PGE diz que compra de jatinho vai gerar economia para o Estado

Governo diz que aeronave deverá fazer gasto com transporte cair em 50% na comparação com gestões anteriores

(Foto: Reprodução/Secom-MT/Christiano Antonucci)

O governo de Mato Grosso iniciou as manifestações jurídicas pela manutenção da compra de um jatinho avaliado em R$ 8,5 milhões. A transação é questionada pelo deputado estadual Lúdio Cabral (PT) e pelo Conselho Nacional de Justiça (CNJ).  

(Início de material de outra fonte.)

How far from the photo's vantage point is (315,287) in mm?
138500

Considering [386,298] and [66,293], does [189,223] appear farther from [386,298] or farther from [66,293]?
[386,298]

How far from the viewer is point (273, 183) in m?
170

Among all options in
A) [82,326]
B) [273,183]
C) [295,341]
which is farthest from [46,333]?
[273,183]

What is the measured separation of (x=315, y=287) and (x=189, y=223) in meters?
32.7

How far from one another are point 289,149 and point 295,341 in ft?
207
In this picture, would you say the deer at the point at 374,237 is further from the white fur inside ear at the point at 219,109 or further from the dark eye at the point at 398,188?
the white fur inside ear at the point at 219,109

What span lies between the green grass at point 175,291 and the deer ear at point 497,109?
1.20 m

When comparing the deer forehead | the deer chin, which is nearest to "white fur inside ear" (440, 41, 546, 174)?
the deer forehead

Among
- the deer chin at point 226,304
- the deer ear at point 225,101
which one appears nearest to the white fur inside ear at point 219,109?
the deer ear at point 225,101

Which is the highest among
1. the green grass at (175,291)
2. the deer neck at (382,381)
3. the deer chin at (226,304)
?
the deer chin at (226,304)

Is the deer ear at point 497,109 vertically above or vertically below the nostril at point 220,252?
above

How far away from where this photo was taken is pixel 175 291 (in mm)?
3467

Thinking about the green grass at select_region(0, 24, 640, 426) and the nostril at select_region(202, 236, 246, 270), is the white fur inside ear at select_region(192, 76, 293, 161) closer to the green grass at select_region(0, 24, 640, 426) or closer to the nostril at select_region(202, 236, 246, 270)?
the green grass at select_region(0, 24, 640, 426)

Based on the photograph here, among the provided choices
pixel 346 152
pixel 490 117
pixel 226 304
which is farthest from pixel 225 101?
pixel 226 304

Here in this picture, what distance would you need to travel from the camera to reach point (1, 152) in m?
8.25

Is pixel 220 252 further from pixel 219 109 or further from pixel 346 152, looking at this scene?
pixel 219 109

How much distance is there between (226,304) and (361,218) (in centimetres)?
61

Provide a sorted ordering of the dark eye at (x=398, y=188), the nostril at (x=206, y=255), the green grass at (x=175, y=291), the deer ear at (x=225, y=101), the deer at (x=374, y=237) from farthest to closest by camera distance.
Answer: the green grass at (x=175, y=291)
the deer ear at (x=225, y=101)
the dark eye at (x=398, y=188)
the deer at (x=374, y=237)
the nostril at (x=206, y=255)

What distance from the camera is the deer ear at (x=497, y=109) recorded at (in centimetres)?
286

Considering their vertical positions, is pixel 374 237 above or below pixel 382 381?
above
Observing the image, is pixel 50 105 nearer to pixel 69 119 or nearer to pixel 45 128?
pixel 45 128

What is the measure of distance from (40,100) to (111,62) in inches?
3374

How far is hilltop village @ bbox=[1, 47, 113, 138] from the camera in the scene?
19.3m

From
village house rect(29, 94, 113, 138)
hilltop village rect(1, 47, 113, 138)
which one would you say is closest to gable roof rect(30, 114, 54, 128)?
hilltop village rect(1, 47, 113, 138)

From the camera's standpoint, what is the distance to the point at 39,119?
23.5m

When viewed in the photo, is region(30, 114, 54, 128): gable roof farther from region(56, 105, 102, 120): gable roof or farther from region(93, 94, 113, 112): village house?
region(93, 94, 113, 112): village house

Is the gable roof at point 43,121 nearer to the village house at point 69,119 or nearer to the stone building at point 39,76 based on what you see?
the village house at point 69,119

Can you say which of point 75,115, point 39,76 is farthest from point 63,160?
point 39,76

Esta semana, a Procuradoria Geral do Estado (PGE) contrapôs a reclamação do parlamentar dizendo que a compra feita pelo Estado tem “a economicidade e a vantajosidade decorrente dessa contratação”. 

O procurador de Estado, Carlos Antônio Perlin, afirma em petição que a quantia usada para a compra da aeronave equivale a 50% de gasto menor com transporte que outros governadores tiveram. Ele disse ainda que a maior parte dos R$ 8,5 milhões tem origem de transferência do Poder Judiciário. 

“A economicidade da aquisição, ademais, também estaria configurada a partir da possibilidade de firmação de novos convênios com os órgãos e instituições do Estado para utilização da aeronave, o que também permitiria a redução dos custos com transporte aéreo”, disse. 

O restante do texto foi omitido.